SUPPLIED TEXT
So, what has happened?  Again I will be informed by my experience in the west midlands, although this certainly reflects wider trends. I would suggest that adult educators have questions to answer, not all of whom have been the ‘victims’ in this process. We have to ask if the sector is still addressing the responsibilities and obligations that its professional managers and tutors have in the past generally accepted as a part of their role to both the individual and the communities in which they are working?  The trends that have now become more explicit have long been recognised and acknowledged by many historians and archaeologists working in adult education. One consequence of this has been the fact that adult education has traditionally been seen as one of the pillars upon which community awareness, and the protection and interpretation of the historic environment was built; it was inevitably promoted through the great popularity of historical studies within adult and continuing studies programmes, and it is a perspective that in the west midlands may certainly be traced back to the 1970s at least. Most of us working as staff tutors and programme organisers at this time certainly worked for the well-being of our students, but also for the well-being of our disciplines. One small illustration, but by no means unique! I organised a day conference in Halesowen on the theme of ‘Medieval Monasteries’, part of which highlighted Halesowen’s own heritage in this regard, with its Premonstratensian Abbey founded early in the thirteenth century. At the time however, this heritage was not widely appreciated, and efforts were in hand to undertake the consolidation and restoration of the surviving fabric. The awareness that the event created was subsequently articulated in correspondence published in the local press, which saw residents raising issues around future planning proposals and the importance of Halesowen’s monastic site – one that now has been consolidated and made accessible to the public, and is supported by an association of ‘Friends’.

 

In the early 1990s what has been described as a ‘culture of formal accreditation’ emerged. This impacted upon recruitment, and led in some cases for students to move from university provision to the WEA and others. As some feared at the time, this has effectively become a point from which traditional or liberal adult education went into decline, to the extent that we are now in a world where departments with long and distinguished records are now either closed or mere shadows of their former selves.

 

Unfortunately, the sector more widely has been adversely affected by other changes as well. I am sometimes prompted to think that what successive governments have developed is not so much an education policy as a training policy in which the value of learning and study for its own sake has been overshadowed by vocational approaches, driven by funding mechanisms that serves the latter. What matters now is provision that builds skills in direct relationship to employability. None the less, there have been opportunities to maintain strands of provision in these earlier traditions, but here, in some ways rather surprisingly, yet another barrier has arisen. In both local authorities and the WEA the agenda taken up has been to focus on socially and economically deprived communities, but in doing so there has come a narrowing of the curriculum that is offered. This has been the outcome of both funding constraints and moral judgements. In some local authorities, such as Warwickshire, the focus is again broadening, but it is not so everywhere. For instance, the WEA in the west midlands is no longer the major provider that once it was as this kind of provision has dropped out of favour, partly because of a particular interpretation of the funding regime, but one that was driven by a consideration that such provision was ‘elitist’ and effectively should not receive the same level of resource provided to other areas of the curriculum offer. This is all the more regrettable as it overlooks where the WEA came from, and what its programmes were in the early 20th century. Of course, in all of this, both providers and their funders have consistently ignored the ‘voice of the learner’, although this is often so when the message sent is an inconvenient one! The upshot of such trends therefore has been the erosion of the supportive infrastructure that maintained this provision and which oversaw its quality and continued development.

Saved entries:
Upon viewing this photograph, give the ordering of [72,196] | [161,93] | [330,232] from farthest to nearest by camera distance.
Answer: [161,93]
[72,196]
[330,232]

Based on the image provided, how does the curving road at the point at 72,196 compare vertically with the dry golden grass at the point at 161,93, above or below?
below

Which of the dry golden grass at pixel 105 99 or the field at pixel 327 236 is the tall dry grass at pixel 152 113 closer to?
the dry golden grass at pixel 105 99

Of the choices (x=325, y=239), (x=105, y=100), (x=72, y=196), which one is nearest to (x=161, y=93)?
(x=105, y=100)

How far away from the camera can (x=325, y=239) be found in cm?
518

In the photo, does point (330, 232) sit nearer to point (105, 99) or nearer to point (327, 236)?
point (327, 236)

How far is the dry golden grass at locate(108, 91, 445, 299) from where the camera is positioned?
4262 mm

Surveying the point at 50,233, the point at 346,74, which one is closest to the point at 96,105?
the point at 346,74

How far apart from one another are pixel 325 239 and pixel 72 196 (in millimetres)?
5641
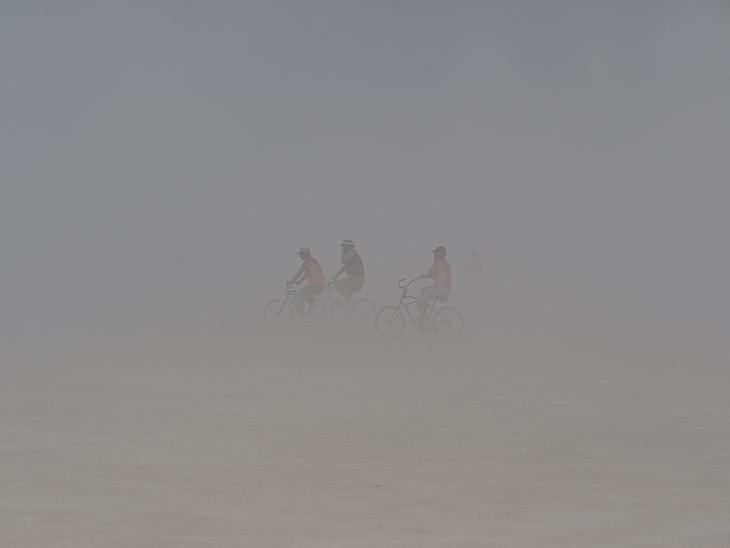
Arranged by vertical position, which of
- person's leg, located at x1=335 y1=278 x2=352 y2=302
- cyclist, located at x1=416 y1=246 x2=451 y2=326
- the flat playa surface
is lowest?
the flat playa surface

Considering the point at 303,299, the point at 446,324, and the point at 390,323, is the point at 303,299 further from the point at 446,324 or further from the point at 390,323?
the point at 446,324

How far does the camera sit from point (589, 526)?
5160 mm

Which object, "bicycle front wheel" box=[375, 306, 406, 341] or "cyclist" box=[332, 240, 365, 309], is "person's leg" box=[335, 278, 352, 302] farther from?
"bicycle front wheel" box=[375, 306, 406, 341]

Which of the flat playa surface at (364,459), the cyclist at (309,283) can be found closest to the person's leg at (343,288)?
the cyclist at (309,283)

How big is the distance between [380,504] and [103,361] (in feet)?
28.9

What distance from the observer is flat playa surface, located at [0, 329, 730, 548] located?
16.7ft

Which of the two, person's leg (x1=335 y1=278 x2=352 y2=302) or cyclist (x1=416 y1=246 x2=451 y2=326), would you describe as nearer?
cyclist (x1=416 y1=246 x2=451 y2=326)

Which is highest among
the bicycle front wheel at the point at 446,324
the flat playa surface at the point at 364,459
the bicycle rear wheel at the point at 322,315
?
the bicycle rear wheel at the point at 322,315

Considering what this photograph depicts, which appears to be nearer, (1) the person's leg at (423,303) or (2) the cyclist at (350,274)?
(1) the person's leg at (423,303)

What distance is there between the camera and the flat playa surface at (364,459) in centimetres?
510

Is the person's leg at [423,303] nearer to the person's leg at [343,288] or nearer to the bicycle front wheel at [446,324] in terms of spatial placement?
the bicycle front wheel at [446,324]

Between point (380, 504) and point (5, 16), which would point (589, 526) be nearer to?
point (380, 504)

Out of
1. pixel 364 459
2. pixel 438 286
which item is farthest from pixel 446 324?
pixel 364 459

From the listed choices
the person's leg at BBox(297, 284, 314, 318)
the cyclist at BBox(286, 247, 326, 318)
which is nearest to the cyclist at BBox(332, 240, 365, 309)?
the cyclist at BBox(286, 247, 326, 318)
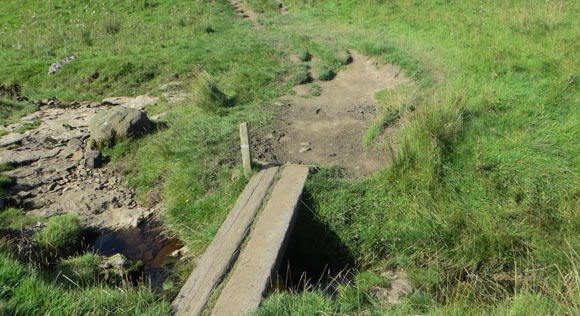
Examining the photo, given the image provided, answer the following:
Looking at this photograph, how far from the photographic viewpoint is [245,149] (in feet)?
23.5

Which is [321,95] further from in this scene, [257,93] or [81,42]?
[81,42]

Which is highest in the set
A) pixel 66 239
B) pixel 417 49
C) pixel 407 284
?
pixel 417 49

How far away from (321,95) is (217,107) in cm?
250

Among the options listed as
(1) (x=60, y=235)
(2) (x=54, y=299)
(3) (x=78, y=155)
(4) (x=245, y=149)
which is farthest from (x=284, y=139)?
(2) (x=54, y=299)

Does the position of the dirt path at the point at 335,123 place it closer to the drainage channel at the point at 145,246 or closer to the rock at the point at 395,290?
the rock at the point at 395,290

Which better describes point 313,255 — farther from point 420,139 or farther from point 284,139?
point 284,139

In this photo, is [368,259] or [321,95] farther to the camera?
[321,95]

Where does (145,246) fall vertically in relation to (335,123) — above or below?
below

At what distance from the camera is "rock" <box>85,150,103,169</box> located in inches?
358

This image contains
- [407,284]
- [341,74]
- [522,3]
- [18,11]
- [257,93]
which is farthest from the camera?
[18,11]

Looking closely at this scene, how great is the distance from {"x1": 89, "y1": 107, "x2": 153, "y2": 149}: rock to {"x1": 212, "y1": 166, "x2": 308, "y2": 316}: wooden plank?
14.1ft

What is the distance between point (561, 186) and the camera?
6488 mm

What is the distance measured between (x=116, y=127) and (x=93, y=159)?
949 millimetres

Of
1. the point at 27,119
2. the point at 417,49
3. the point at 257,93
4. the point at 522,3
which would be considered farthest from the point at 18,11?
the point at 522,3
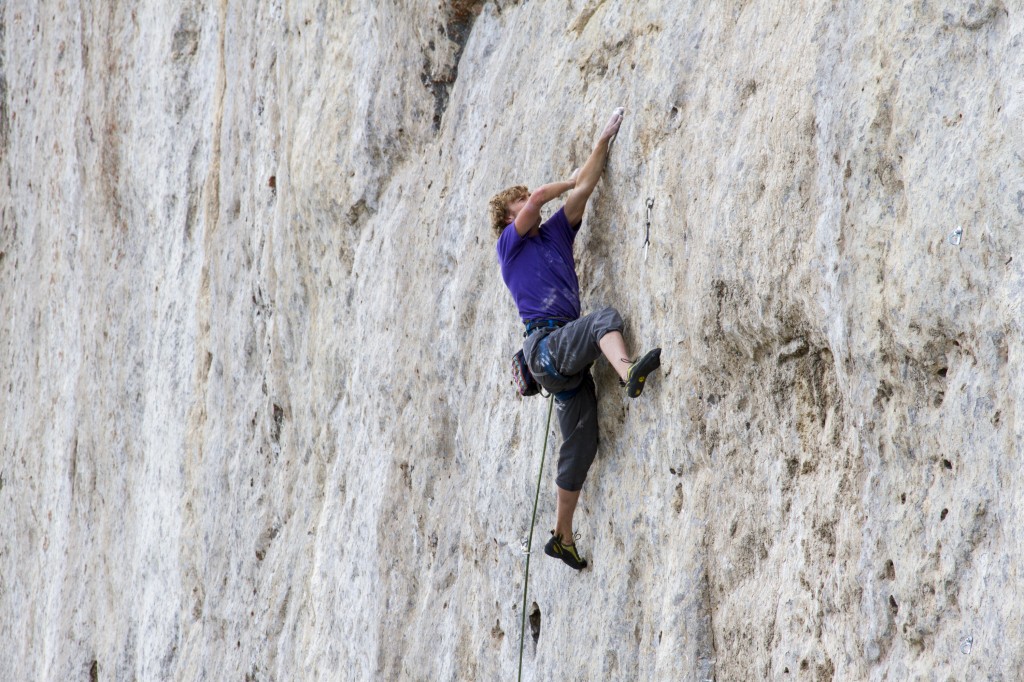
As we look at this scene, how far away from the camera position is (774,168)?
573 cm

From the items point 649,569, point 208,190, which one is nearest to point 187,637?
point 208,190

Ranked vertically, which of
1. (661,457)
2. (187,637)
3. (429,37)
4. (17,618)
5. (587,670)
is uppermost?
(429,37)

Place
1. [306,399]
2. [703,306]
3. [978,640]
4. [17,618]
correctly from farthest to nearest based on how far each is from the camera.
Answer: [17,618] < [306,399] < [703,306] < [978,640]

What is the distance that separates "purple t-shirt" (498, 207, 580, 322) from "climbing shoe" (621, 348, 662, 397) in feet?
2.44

WHAT YOU NEED TO DO
**A.** Transcribe the adult education passage between "In the early 1990s" and "their former selves.", inclusive.
**B.** Pick up the piece on the decline of adult education from where it stops and keep writing.

RESULTS OF THE EXERCISE
**A.**
In the early 1990s what has been described as a ‘culture of formal accreditation’ emerged. This impacted upon recruitment, and led in some cases for students to move from university provision to the WEA and others. As some feared at the time, this has effectively become a point from which traditional or liberal adult education went into decline, to the extent that we are now in a world where departments with long and distinguished records are now either closed or mere shadows of their former selves.

**B.**
 

Government has allowed this to happen, in the sense that it has generally overseen a ‘decay’ in adult education in England, but in doing so it has failed to recognise how this effectively undermines some of its own objectives. I shall briefly pick up on some of these points, and the direction in which it appears that we are now travelling.

 

Let me start with the world of Higher Education. One of the most significant developments over the last two decades has been the extent to which local and regional history has become established in Higher Education programmes, particularly at postgraduate level. One suspects that it not only reflects demand, but that the study of locality has now emerged free of its antiquarian associations. This is, of course, a ‘good thing’, but in my experience it is not without its problems. Notwithstanding the commitment of teaching staff and the enthusiasm of their students, inevitably these MA programmes are driven by student intake and fee income rather than the promotion of local history; furthermore, it would seem that in some cases these have become referral points for students who in the past would have joined ‘traditional’ local courses. In reality, not all students wanting to pursue local history are best advised to do so via the postgraduate route, but their options are often limited. Unsurprisingly, the dominant agenda here is that of the institution rather than that of the discipline or the student. I suppose that this was always the case, but it used to be easier for teachers to utilise this agenda for the benefit of their academic disciplines as well.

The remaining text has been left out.